À Kelowna, en Colombie-Britannique, les autorités municipales tirent la sonnette d’alarme : la criminalité qui mine le centre-ville ne serait pas le fait de centaines d’individus, mais d’une infime minorité constamment relâchée par les tribunaux. C’est ce que révèle un rapport municipal repris par la journaliste Tristin Hopper dans le National Post, qui montre comment quinze délinquants chroniques seulement ont généré à eux seuls plus de 1 300 dossiers policiers en 2024.
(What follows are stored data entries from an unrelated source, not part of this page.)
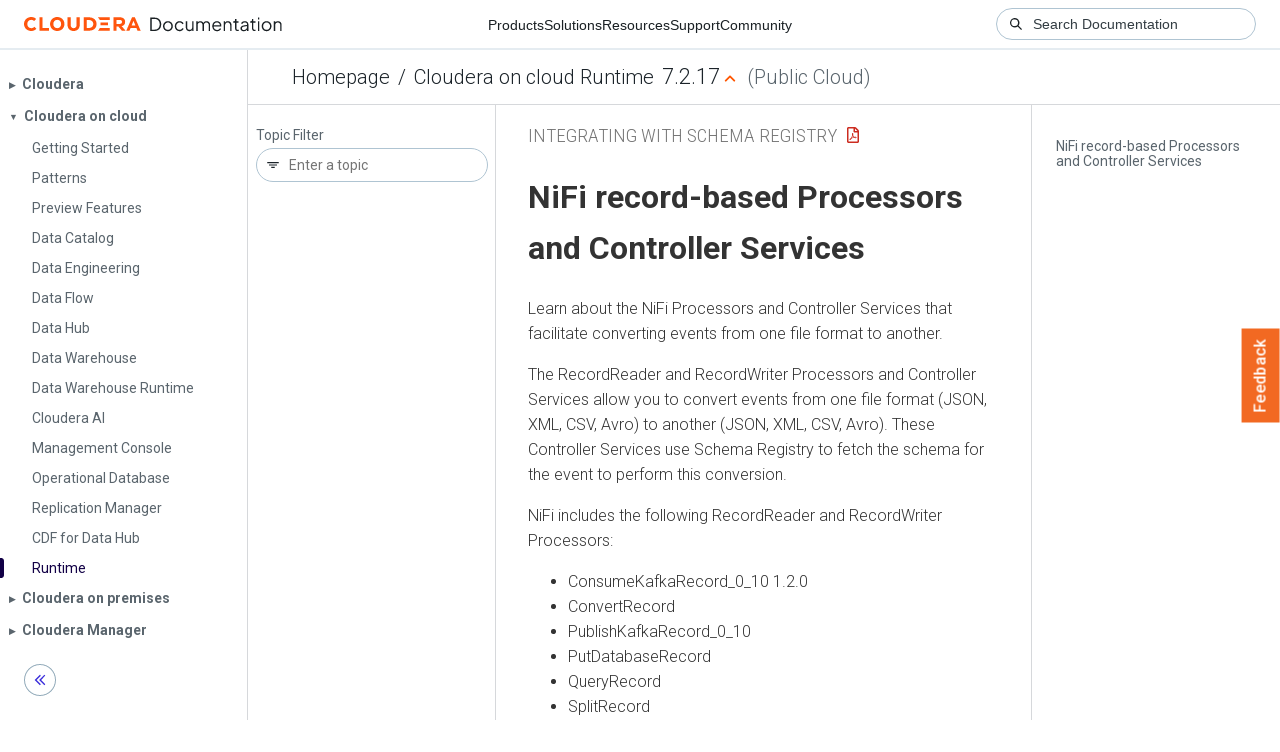

--- FILE ---
content_type: text/html
request_url: https://docs.cloudera.com/runtime/7.2.17/integrating-with-schema-registry/topics/csp-understanding_nifi_record_based_processing.html
body_size: 983
content:
<!DOCTYPE html><html lang="en"><head><meta http-equiv="Content-Type" content="text/html; charset=UTF-8"><meta charset="UTF-8"><meta name="viewport" content="width=device-width, initial-scale=1, shrink-to-fit=no"><title>NiFi record-based Processors and Controller Services</title><meta name="generator" content="DITA-OT"><meta name="description" content="Learn about the NiFi Processors and Controller Services that facilitate converting events from one file format to another."><meta name="prodname" content="Cloudera Runtime"><meta name="version" content="7"><meta name="release" content="2"><meta name="modification" content="17"><meta name="rights" content="© 2021–2023 Cloudera, Inc."><link rel="stylesheet" href="/common/css/main.css"><link rel="alternate" type="application/pdf" href="../csp-integrating-with-schema-registry.pdf"></head><body class="hg"><header class="chead"><div class="breadcrumbs"><span class="bread-home"><a href="/"><i class="fas fa-home"></i><span class="text-home">Cloudera Docs</span></a></span><span class="bread-product"></span><span class="bread-version"></span></div></header><main class="cmain"><div class="cpage"><article class="maincontent"><div class="inner-breadcrumbs"></div><div id="content" aria-labelledby="ariaid-title1">
   <h1 class="title topictitle1" id="ariaid-title1">NiFi record-based
      Processors and Controller Services</h1>
   
   <div class="body conbody"><p class="shortdesc">Learn about the NiFi Processors and Controller Services that facilitate converting
      events from one file format to another.</p>
      <p class="p">The RecordReader and RecordWriter Processors and Controller Services allow you to convert
         events from one file format (JSON, XML, CSV, Avro) to another (JSON, XML, CSV, Avro). These
         Controller Services use Schema Registry to fetch the schema for the event to perform this
         conversion.</p>
      <div class="p">NiFi includes the following RecordReader and RecordWriter Processors:<ul class="ul">
            <li class="li">ConsumeKafkaRecord_0_10 1.2.0</li>
            <li class="li">ConvertRecord</li>
            <li class="li">PublishKafkaRecord_0_10</li>
            <li class="li">PutDatabaseRecord</li>
            <li class="li">QueryRecord</li>
            <li class="li">SplitRecord</li>
         </ul>
      </div>
      <div class="p">NiFi also includes the following record-based Controller Services: <ul class="ul" id="understandingNifiRecordBasedProcessing.d12e66__ul_my4_4pq_pnb">
            <li class="li">HortonworksSchemaRegistry</li>
            <li class="li">AvroRecordSetWriter</li>
            <li class="li">CSVRecordSetWriter</li>
            <li class="li">FreeFormTextRecordSetWriter</li>
            <li class="li">JsonRecordSetWriter</li>
            <li class="li">ScriptedRecordSetWriter</li>
         </ul></div>
   </div>
<nav role="navigation" class="related-links"><div class="familylinks"><div class="parentlink"><strong>Parent topic:</strong> <a class="link" href="../topics/csp-integrating_with_nifi.html" title="When using NiFi to convert events from one file format to another, you need to integrate Schema Registry with NiFi because NiFi fetches the schema for the event from Schema Registry to be able to perform the conversion.">Integrating Schema Registry with NiFi</a></div></div></nav></div></article></div><aside class="pubmenu"></aside></main><div class="logo"><a href="http://www.cloudera.com/"><img src="/common/img/cloudera_short_logo.png"></a></div><nav class="product-drawer"><div class="full-logo"><a href="http://www.cloudera.com/"><img src="/common/img/cloudera.png"></a></div></nav><footer></footer><script src="/common/js/main.js"></script></body></html>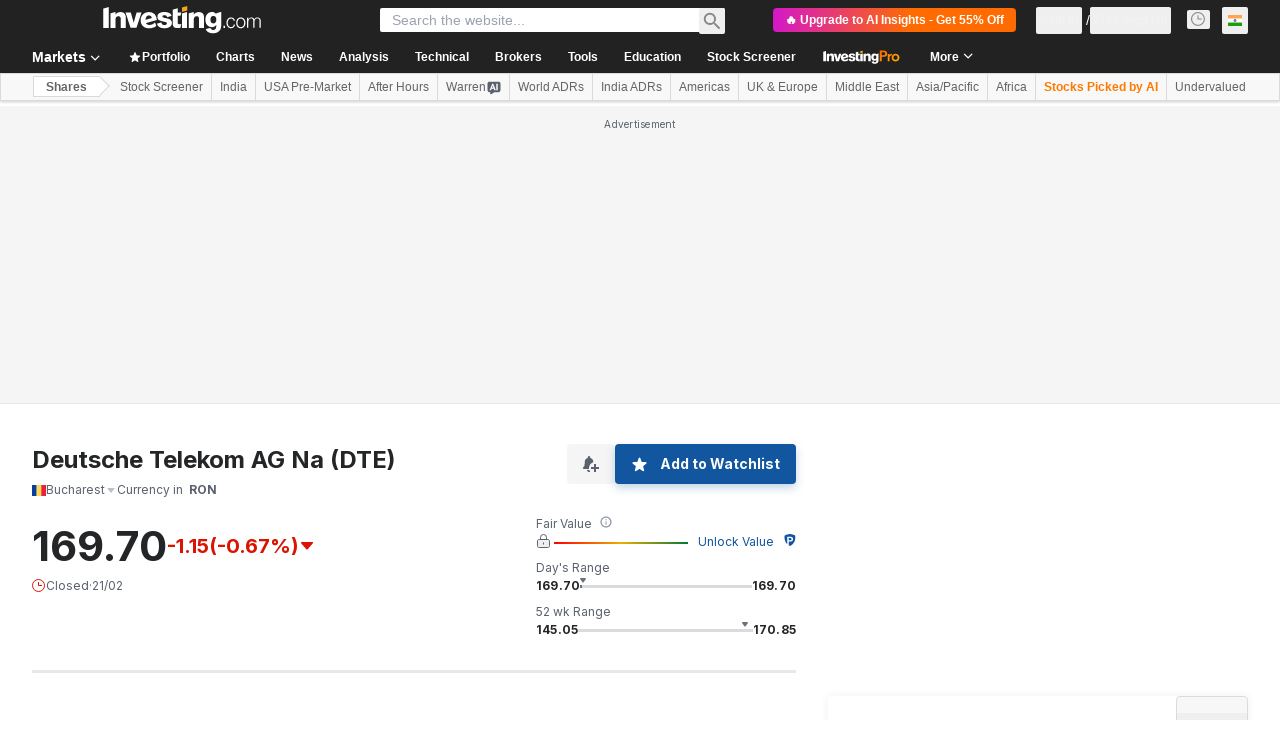

--- FILE ---
content_type: application/javascript
request_url: https://promos.investing.com/eu-a4flkt7l2b/z9gd/800129/in.investing.com/jsonp/z?cb=1763671757140&dre=l&callback=jQuery112407607856365594055_1763671757101&_=1763671757102
body_size: 1058
content:
jQuery112407607856365594055_1763671757101({"response":"[base64].[base64].trkn5aFZaFXaX5qiVaroBIAktgXPLBJl2PjFd0EGzmUJmS6GaMigDaYOGCjEqS5L-niQhgISBzKDQCKvEUBBFC8rxkC8ZDgt8QA_","dre":"l","success":true});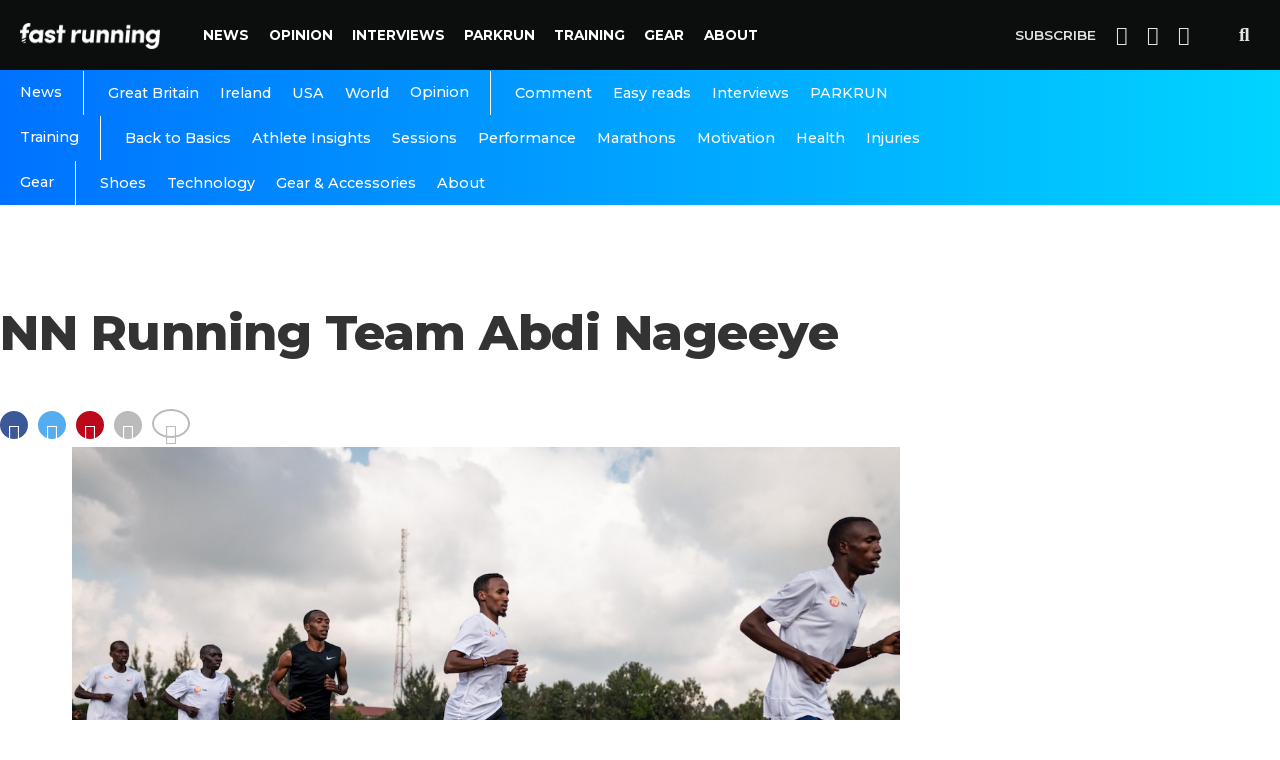

--- FILE ---
content_type: text/html; charset=utf-8
request_url: https://www.google.com/recaptcha/api2/aframe
body_size: 268
content:
<!DOCTYPE HTML><html><head><meta http-equiv="content-type" content="text/html; charset=UTF-8"></head><body><script nonce="BSl2X95vJ1KLXm3OQxgOrg">/** Anti-fraud and anti-abuse applications only. See google.com/recaptcha */ try{var clients={'sodar':'https://pagead2.googlesyndication.com/pagead/sodar?'};window.addEventListener("message",function(a){try{if(a.source===window.parent){var b=JSON.parse(a.data);var c=clients[b['id']];if(c){var d=document.createElement('img');d.src=c+b['params']+'&rc='+(localStorage.getItem("rc::a")?sessionStorage.getItem("rc::b"):"");window.document.body.appendChild(d);sessionStorage.setItem("rc::e",parseInt(sessionStorage.getItem("rc::e")||0)+1);localStorage.setItem("rc::h",'1769281972542');}}}catch(b){}});window.parent.postMessage("_grecaptcha_ready", "*");}catch(b){}</script></body></html>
Le document, d’une quinzaine de pages, décrit un cercle vicieux où la justice relâche presque aussitôt les mêmes individus responsables de vols, d’agressions et de menaces répétées. Selon le rapport, « le modèle de criminalité persistante observé chez ce groupe est stupéfiant et incessant », au point d’épuiser les ressources policières, les services d’urgence et les programmes d’aide communautaire.
Ces récidivistes sont devenus, selon les mots du rapport cités par Hopper, un « écosystème criminel » mêlant vols et violence. Autrefois distincts, les voleurs et les agresseurs appartiennent désormais à la même sphère, ce qui complique toute intervention efficace. Trois profils anonymes illustrent cette réalité : le premier, surnommé « le grand voyageur », a cumulé 223 interventions policières en quatre ans, violant à 31 reprises ses conditions de libération et manquant 32 comparutions au tribunal. Un autre, identifié comme Sujet C, a fait l’objet de 70 dossiers en seulement sept mois, dont treize crimes violents — une agression toutes les deux semaines.
Depuis plusieurs années, les villes britanno-colombiennes tentent d’alerter Victoria sur les conséquences de cette politique du « catch and release ». En 2022, treize maires avaient déjà signé une lettre commune, révélant que deux cents récidivistes prolifiques suffisaient à anéantir les efforts de sécurité publique. Kelowna, notamment, rapportait à l’époque un seul délinquant responsable de 346 dossiers policiers en six ans.
La réaction du gouvernement provincial fut d’ouvrir une enquête sur le phénomène des délinquants chroniques, produisant un rapport de 170 pages et 28 recommandations. Mais, comme le note Tristin Hopper, aucune de ces propositions ne suggérait de durcir les peines ou les conditions de remise en liberté. Les auteurs allaient jusqu’à recommander d’abandonner l’expression même de « récidivistes prolifiques », jugée trop stigmatisante.
Dix ans de statistiques montrent pourtant une tendance inquiétante : à Kelowna, le taux de mises en accusation a chuté de moitié, passant de 2 024 par 100 000 habitants en 2014 à 1 043 en 2024. La Colombie-Britannique détient également le record canadien du laxisme judiciaire, avec 76,5 % des peines inférieures à 30 jours, contre 58,5 % ailleurs au pays. « Il est déraisonnable d’espérer que le système correctionnel puisse corriger le comportement d’un délinquant lorsque les peines sont si brèves », conclut le rapport.
Pour la Ville de Kelowna, ces constats traduisent une impasse : tant que les tribunaux continueront de relâcher les mêmes individus après quelques jours de détention, les efforts municipaux pour ramener la sécurité au centre-ville risquent de rester vains. Le rapport, présenté comme un cri d’alarme plus que comme une étude académique, exhorte les autorités provinciales et fédérales à rétablir un équilibre entre compassion et responsabilité.